Excerpt provided.
◆ ◆ ◆ ◆ ◆ ◆ ◆

Taiwan high-speed rail

;

Choushui river alluvial fan

;

aquifer compaction

Subject:

Environmental and Earth Sciences - Remote Sensing

1. Introduction

Land subsidence driven by excessive groundwater extraction is a pervasive geohazard in coastal alluvial plains worldwide [1,2]. In the Choushui River alluvial fan of central Taiwan (Figure 1), decades of intensive groundwater pumping for agricultural irrigation and aquaculture have resulted in significant surface subsidence, with cumulative settlement exceeding 2 m in some areas since the 1970s [3,4]. This ongoing deformation poses a critical threat to the Taiwan High-Speed Rail (THSR), which traverses the subsidence-affected Changhua and Yunlin counties over a distance of approximately 40 km.

Subsidence monitoring has traditionally relied on precise leveling surveys and continuous GPS (CGPS) networks, which provide point-wise measurements with millimeter-level accuracy [5,6]. However, these techniques are inherently limited in spatial coverage. Interferometric Synthetic Aperture Radar (InSAR), particularly multi-temporal InSAR (MTI) methods such as Persistent Scatterer InSAR (PSI) and Small Baseline Subset (SBAS), offer spatially dense deformation measurements with sub-centimeter precision over large areas [7,8]. InSAR has been widely applied to subsidence monitoring in alluvial settings globally [9,10].

Previous studies have documented the subsidence patterns in the Choushui River alluvial fan using various geodetic techniques. Liu et al. [3] characterized land subsidence using geological and hydrogeological data. Chang et al. [11] investigated the relationship between seasonal groundwater fluctuations and surface deformation using SAR interferometry. Hung et al. [12] employed multiple sensors including InSAR, GPS, and leveling for monitoring severe aquifer-system compaction in the southern fan. Lu et al. [13] examined the relationship between surface displacement and groundwater level changes using remote sensing approaches.

While most studies focus on the vertical component of subsidence, theoretical and observational evidence indicates that aquifer compaction also induces significant horizontal displacements directed toward subsidence centers [14,15]. Burbey [14] demonstrated that land subsidence is accompanied by horizontal displacement in basin-fill deposits through the Poisson effect during vertical compaction. Bawden et al. [16] used InSAR and GPS to detect horizontal motions associated with groundwater pumping in the Los Angeles Basin. These horizontal motions are critical for infrastructure integrity, particularly for linear structures such as railways, where differential lateral displacements can cause track misalignment and structural distress.

Isolating horizontal motions from InSAR remains challenging because InSAR is primarily sensitive to the line-of-sight (LOS) direction. The 2.5D decomposition of ascending and descending LOS velocities yields east-west and vertical components, but the north-south component is inherently unresolvable due to the near-polar orbit geometry of SAR satellites. Furthermore, the decomposed EW and vertical fields contain systematic biases from atmospheric phase delays, orbital ramps, and imperfect decomposition geometry that must be corrected using independent ground-truth data.

◆ ◆ ◆ ◆ ◆ ◆ ◆

Activity. In the excerpt on land subsidence, over roughly what distance does the Taiwan High-Speed Rail cross the subsidence-affected Changhua and Yunlin counties?

(Dataset entries)
◆ ◆ ◆ ◆ ◆ ◆ ◆

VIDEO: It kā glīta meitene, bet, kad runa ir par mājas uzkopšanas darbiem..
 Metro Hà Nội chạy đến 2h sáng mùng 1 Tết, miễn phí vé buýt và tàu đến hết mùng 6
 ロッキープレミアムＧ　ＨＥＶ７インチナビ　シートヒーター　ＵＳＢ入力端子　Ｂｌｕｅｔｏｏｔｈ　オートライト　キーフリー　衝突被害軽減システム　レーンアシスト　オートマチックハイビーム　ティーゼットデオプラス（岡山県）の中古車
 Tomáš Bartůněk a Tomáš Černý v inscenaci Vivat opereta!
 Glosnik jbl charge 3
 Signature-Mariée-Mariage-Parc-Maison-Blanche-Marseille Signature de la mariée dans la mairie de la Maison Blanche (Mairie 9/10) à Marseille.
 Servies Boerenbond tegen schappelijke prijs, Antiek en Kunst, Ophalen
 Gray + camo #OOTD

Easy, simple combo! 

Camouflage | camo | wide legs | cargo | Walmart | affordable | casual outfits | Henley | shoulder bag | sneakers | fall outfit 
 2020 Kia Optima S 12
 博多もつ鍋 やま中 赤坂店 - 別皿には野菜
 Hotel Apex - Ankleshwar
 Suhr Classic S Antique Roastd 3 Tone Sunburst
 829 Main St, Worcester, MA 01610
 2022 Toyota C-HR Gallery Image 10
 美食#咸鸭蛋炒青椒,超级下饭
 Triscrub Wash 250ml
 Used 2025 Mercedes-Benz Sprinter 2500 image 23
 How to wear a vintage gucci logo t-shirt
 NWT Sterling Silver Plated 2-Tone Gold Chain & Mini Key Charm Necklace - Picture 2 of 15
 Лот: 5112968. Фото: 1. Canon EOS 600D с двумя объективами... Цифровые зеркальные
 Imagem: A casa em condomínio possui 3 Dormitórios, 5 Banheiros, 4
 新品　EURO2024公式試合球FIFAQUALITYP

◆ ◆ ◆ ◆ ◆ ◆ ◆

Answer space. Approximately 40 km.